In terms of transforming our lives, it is hard to overstate the importance of Jackie Robinson. When he broke baseball’s segregation barrier, the Montgomery bus boycott had not happened yet. The lunch counter sit-ins, the Freedom Rides, they had not happened yet. Martin Luther King told Robinson that he made the civil rights movement possible.
There’s a movie out about Billie Jean King and her famous tennis match against Bobby Riggs. King fought, not only by example but also with relentless activism, for the place of women and girls on the court and the fields. Tens of millions of girls have benefited from what King and the women pioneers of American sports made possible.
A 1951 comic book cover of Jackie Robinson, who broke the American Baseball League color barrier.
What are some other ways in which sports and politics are linked in ways fans perhaps might not think of or realize?
Sports language is so much a part of politics that we don’t even notice it.
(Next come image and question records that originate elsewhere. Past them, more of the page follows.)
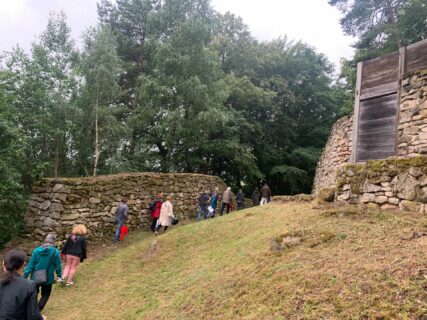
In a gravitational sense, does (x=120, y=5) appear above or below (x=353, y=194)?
above

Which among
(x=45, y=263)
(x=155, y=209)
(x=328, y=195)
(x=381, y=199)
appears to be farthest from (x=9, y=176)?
(x=381, y=199)

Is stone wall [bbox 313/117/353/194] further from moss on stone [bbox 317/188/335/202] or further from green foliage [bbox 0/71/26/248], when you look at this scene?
green foliage [bbox 0/71/26/248]

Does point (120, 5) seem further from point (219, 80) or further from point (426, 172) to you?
point (426, 172)

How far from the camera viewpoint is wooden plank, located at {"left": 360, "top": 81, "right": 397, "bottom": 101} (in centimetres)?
822

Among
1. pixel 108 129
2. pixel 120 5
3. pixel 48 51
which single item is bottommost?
pixel 108 129

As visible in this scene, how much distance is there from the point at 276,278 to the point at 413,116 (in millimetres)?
5486

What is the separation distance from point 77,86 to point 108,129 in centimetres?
250

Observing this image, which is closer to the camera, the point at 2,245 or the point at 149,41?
the point at 2,245

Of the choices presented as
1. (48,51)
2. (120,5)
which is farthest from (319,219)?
(120,5)

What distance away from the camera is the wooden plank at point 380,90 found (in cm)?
822

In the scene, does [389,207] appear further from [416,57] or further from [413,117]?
[416,57]

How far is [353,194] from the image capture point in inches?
262

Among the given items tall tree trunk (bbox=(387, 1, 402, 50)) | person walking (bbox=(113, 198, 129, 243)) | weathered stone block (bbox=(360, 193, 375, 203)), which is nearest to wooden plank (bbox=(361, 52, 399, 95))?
weathered stone block (bbox=(360, 193, 375, 203))

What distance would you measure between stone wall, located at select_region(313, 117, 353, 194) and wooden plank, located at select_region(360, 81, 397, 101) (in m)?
4.84
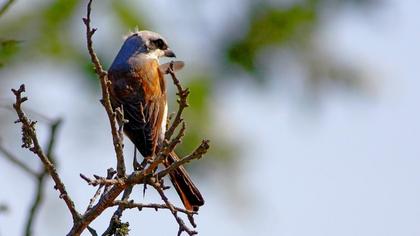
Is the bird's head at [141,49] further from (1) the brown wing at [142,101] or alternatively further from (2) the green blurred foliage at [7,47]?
(2) the green blurred foliage at [7,47]

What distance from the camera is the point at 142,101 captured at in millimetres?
6680

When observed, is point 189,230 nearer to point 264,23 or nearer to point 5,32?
point 5,32

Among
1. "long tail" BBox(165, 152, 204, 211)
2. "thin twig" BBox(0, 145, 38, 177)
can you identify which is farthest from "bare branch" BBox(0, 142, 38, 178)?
"long tail" BBox(165, 152, 204, 211)

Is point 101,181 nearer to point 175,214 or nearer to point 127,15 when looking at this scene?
point 175,214

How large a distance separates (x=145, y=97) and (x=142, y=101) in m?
0.05

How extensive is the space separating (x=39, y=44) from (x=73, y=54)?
587 mm

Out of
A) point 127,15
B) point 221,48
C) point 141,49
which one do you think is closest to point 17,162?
point 141,49

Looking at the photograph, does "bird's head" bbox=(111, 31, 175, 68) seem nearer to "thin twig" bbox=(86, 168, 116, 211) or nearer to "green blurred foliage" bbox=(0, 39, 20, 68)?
"green blurred foliage" bbox=(0, 39, 20, 68)

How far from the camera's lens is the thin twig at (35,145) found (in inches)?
174

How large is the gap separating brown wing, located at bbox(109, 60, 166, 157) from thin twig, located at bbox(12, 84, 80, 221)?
1.56 metres

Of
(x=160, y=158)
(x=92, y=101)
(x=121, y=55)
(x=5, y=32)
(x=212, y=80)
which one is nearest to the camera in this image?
(x=160, y=158)

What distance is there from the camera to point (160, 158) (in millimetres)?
4504

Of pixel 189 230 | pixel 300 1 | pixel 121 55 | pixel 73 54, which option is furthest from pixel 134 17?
pixel 189 230

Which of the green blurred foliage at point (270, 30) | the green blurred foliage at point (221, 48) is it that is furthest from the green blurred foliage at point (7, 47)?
the green blurred foliage at point (270, 30)
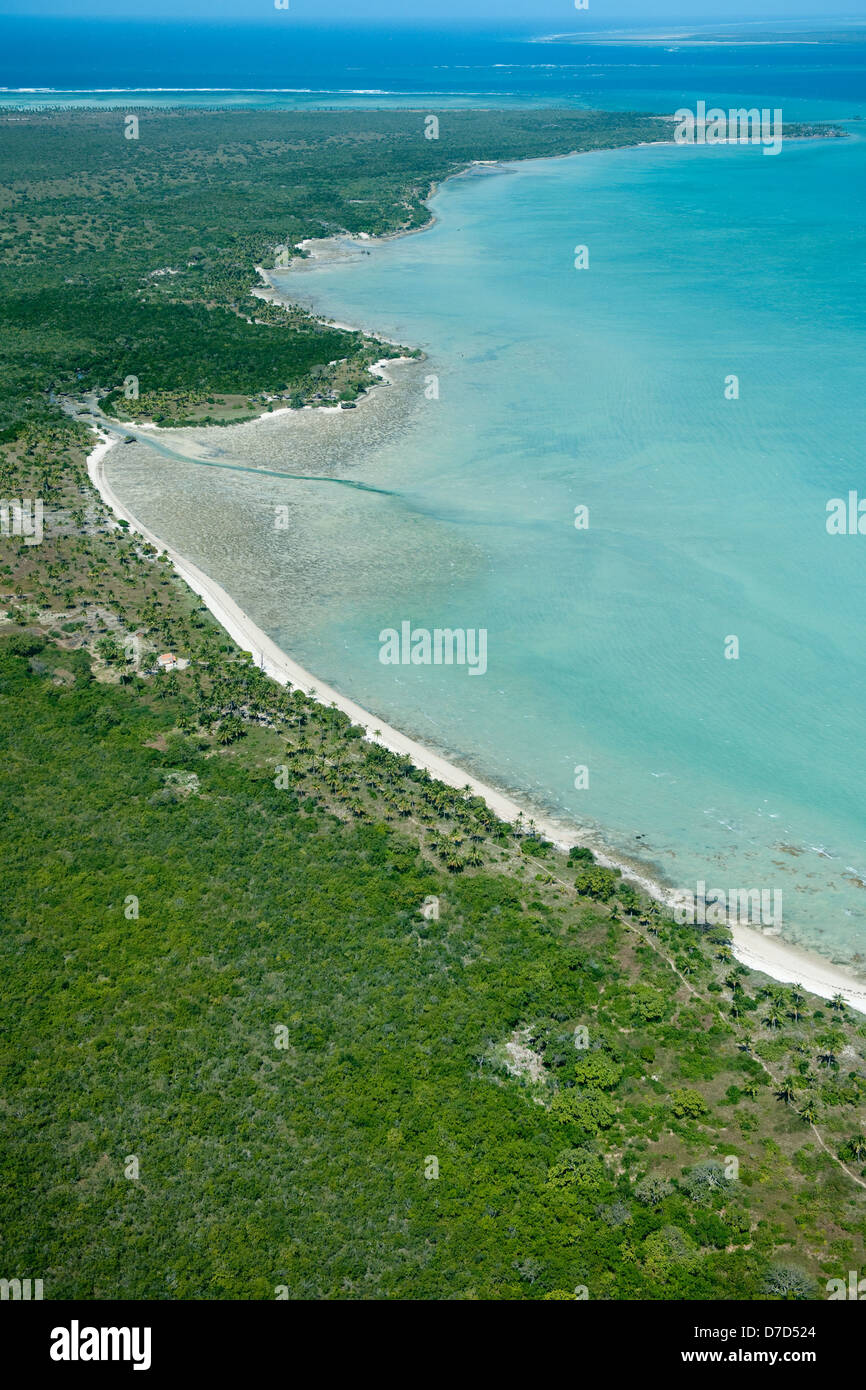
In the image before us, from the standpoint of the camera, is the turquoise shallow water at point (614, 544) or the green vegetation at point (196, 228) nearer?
the turquoise shallow water at point (614, 544)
Candidates in debates try to land “knock-out blows.” Desperate leaders go for the “Hail Mary pass.” Successful political moments are a “home run.”
People know that events like the Olympics are partially, or largely, a political effort on the part of a host country. But I think we underestimate just how powerful these events can be. China hosted the summer Olympics in 2008. Polls showed that just those few weeks of athletic competition made Americans take a more favorable view of the country and its government.
Should fans expect the world of sports to become more politicized in the future? What are some trends to expect?
There used to be interactions between sports and politics that were purely ceremonial. The president would call to congratulate the championship coach. Championship teams would be invited to the White House, and everyone would smile and say nice things. No one thought much about it and no one objected.
But even those traditional interactions are now deeply divisive. So the battle lines between sports and politics are only going to harden because athletes do not like being told to pipe down, and there’s no one who can make them.